[Rows from a dataset]
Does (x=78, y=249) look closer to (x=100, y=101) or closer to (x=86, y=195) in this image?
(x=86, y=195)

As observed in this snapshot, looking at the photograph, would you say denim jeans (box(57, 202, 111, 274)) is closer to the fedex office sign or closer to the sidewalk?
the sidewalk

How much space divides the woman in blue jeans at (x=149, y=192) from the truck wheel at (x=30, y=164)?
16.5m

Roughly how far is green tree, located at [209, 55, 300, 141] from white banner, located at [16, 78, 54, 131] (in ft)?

Task directions -
Reproduce every line of the material above word for word, changing nothing.

Task result -
Does (x=78, y=249) look closer to (x=100, y=101) or closer to (x=86, y=195) in this image?
(x=86, y=195)

As observed in this snapshot, looking at the photograph, would you say denim jeans (box(57, 202, 111, 274)) is closer to the fedex office sign or closer to the sidewalk?
the sidewalk

How much space divides the woman in blue jeans at (x=149, y=192) from the truck wheel at (x=30, y=164)?
16.5m

Roughly how far is green tree, located at [209, 55, 300, 141] from white banner, located at [16, 78, 54, 131] (in ft)?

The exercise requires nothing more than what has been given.